Jeronimo Martins is the largest food distribution group in Poland and Portugal. The company operates in three business segments: distribution; manufacturing; and marketing, representations, and restaurant services.
The United Nations Food and Agriculture Organization defines sustainable diet as “those diets with low environmental impacts which contribute to food and nutrition security and to healthy life for present and future generations.”
Jeronimo Martins has implemented numerous initiatives aimed at creating sustainable diets. For instance the company has adopted the Ecosystems Services Review method proposed by the World Resource Institute to assess the risks of ecosystems. In 2013, Jeronimo Martins launched risk assessments for 10 species of fish that are most important to the company in terms of biomass and these results will be used to establish the requirements and principles of its Policy for Sustainable Sourcing for fish.
According to the World Health Organization, by 2015 it is estimated that over 1.5 billion people will be overweight1. If recent trends continue, projections forecast that by 2030, 2.16 billion people will be overweight and 1.12 billion will be considered obese2.
In 2012 and 2013 Jeronimo Martins repackaged 800 items (in stock keeping units, or SKUs) in Poland to place a greater emphasis on nutritional information. During this same time, the company removed over 1400 tons of sugar, 24 tons of saturated fat, and 39 tons of fat from its private brand products. In Poland, the company supports the Milk Start program—a program developed to help address malnutrition amongst Polish children. Milk Start cereals are enriched with vitamins and minerals and sold at an accessible price, without any profit to Jeronimo Martins.
Packaging plays an important role in the environmental impact of food products. Packaging that contains recyclable or post-consumer recycled content, or minimizes the use of materials, gives companies the opportunity to reduce their environmental footprint by reducing their waste output. Companies that introduce eco-friendly packaging in their products will be at an advantage in mitigating their environmental impact.

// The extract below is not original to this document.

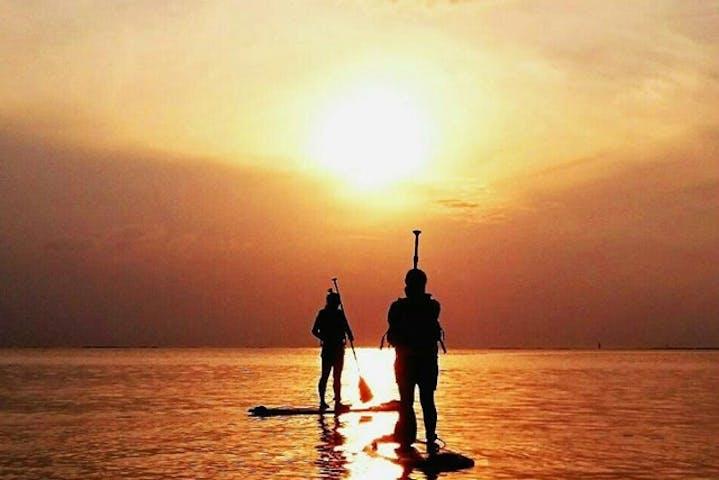 沖縄・久米島・SUP】夕日がきれいに見えるアーラ浜でサンセットSUP ...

Jeronimo Martins works to improve the eco-efficiency of packaging based on eco-design strategies in order to reduce the environmental impact, specifically waste, of its private brand products. Other benefits include reduced packaging costs and optimization of transportation and logistics. In 2013, the company’s distribution sector was able to avoid transporting goods that would have generated the equivalent of 397 tons of carbon dioxide, while also saving 2,313 tons of packaging materials.
Jeronimo Martins operates over 2500 stores, however the company only has 12 eco-stores. Eco-stores include 10 standard measures to reduce water and energy consumption and to manage waste. The company also plans to test and implement Building Research Establishment Environmental Assessment Method (BREEAM) certification at its eco-stores in Poland. Portfolio 21 would like the company to expand the use of its eco-store and BREEAM certification to further reduce the direct environmental impacts its stores have.
Despite the risk assessments Jeronimo Martins carries out, currently only a limited number of the company’s products have sustainability certifications. We would like to see the company set more aggressive product certification goals.
To the best of our knowledge the above information is accurate and was obtained from sources we believe to be reliable. Neither the information presented above nor any opinion expressed shall be construed as an offer to sell or a solicitation to buy the security. The views expressed are those of portfolio management as of 8/31/14 and may not reflect current opinions or subsequent events.